Cox’s widower Brendan said the mobbing of Starmer could have been an “unintended consequence” of the prime minister’s choice to “inject poison into politics”.
“If it was a one-off, I think we could be more sanguine about it,” he told BBC Radio 4’s Today programme.
“But I think what we’ve seen over the last few years really has been an increase in that level of intimidation online, absolutely, but also face to face.
“I think that it’s very hard to draw a direct link and to say that in some ways, the prime minister is directly responsible for what happened.
“I think the people that are directly responsible for what happened yesterday were the people that did it.
“However, it’s also true that if you inject poison into politics, that has a whole set of unintended consequences that people will react to in different ways and at times that can lead over into intimidation, it can lead over to violence, it can lead over into extremism.”

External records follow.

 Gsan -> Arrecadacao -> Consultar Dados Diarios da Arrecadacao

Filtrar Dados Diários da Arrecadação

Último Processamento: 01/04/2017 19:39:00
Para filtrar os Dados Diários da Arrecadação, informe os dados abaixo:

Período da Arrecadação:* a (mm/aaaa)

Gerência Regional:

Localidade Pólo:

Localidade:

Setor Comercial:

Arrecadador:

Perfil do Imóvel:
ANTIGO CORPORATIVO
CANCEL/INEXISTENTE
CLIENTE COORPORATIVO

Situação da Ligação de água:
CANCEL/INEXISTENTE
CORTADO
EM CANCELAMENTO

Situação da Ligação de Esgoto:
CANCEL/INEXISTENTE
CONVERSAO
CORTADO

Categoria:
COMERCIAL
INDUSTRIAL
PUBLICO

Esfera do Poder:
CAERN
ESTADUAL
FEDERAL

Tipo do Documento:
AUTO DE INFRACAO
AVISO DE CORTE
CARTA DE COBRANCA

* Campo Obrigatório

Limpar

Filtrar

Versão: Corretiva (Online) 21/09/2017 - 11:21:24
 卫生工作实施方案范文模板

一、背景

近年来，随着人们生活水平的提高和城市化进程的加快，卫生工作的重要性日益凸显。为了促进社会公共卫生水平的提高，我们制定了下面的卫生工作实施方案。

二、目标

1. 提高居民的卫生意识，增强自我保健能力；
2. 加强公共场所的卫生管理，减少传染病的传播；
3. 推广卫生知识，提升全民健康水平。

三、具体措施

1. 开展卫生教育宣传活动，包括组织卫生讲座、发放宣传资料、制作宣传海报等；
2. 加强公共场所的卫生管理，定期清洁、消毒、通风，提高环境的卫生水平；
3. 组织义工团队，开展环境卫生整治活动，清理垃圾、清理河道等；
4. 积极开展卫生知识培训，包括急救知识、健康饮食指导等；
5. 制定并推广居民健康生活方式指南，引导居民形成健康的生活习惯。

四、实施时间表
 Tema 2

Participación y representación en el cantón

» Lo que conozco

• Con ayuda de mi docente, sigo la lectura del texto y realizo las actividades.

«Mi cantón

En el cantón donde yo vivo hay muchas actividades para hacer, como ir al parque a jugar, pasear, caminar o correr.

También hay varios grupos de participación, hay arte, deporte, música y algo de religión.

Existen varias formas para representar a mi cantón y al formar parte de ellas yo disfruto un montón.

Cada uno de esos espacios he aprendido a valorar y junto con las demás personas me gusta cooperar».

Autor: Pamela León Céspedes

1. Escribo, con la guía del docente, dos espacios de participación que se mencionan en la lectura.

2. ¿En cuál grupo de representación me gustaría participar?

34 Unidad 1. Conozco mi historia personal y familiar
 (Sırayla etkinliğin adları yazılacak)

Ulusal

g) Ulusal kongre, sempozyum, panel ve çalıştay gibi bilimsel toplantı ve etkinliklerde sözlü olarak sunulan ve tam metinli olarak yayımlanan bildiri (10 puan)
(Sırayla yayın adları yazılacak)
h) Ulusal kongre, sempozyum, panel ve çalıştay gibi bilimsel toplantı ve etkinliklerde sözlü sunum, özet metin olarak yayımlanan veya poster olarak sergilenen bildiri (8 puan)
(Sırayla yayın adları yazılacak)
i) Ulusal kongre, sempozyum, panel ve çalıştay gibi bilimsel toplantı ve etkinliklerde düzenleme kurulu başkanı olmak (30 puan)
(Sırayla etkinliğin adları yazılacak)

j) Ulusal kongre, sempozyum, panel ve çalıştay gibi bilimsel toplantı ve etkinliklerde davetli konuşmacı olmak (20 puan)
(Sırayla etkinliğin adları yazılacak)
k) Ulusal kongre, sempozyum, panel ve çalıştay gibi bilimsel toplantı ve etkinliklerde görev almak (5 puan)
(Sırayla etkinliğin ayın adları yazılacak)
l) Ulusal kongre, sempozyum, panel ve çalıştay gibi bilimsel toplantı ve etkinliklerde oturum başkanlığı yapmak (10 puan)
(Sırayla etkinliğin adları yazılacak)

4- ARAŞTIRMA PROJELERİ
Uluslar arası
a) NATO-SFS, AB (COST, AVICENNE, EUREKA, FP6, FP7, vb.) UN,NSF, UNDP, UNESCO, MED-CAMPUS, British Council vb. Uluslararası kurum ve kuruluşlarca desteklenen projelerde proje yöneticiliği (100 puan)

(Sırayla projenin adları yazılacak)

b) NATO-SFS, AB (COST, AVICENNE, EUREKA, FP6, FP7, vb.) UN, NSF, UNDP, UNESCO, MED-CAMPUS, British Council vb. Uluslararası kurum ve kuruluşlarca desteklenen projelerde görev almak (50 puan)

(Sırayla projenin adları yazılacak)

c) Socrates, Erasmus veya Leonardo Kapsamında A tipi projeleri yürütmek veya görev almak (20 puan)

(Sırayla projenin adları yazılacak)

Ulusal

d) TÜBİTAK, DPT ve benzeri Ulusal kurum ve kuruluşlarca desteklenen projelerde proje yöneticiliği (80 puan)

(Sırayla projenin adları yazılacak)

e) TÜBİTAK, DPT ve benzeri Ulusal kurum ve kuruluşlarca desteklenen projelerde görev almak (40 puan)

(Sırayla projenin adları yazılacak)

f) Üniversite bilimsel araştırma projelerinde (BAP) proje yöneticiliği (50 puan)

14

Technology minister Chris Philp said the harassment and intimidation of Starmer was “totally unacceptable” but he insisted that people were wrong to “point to what the prime minister said as the cause of that”.
Meanwhile, Downing Street sources this morning made it clear that Johnson has no intention of saying sorry.
Johnson tweeted: “The behaviour directed at the Leader of the Opposition tonight is absolutely disgraceful. All forms of harassment of our elected representatives are completely unacceptable. I thank the police for responding swiftly.”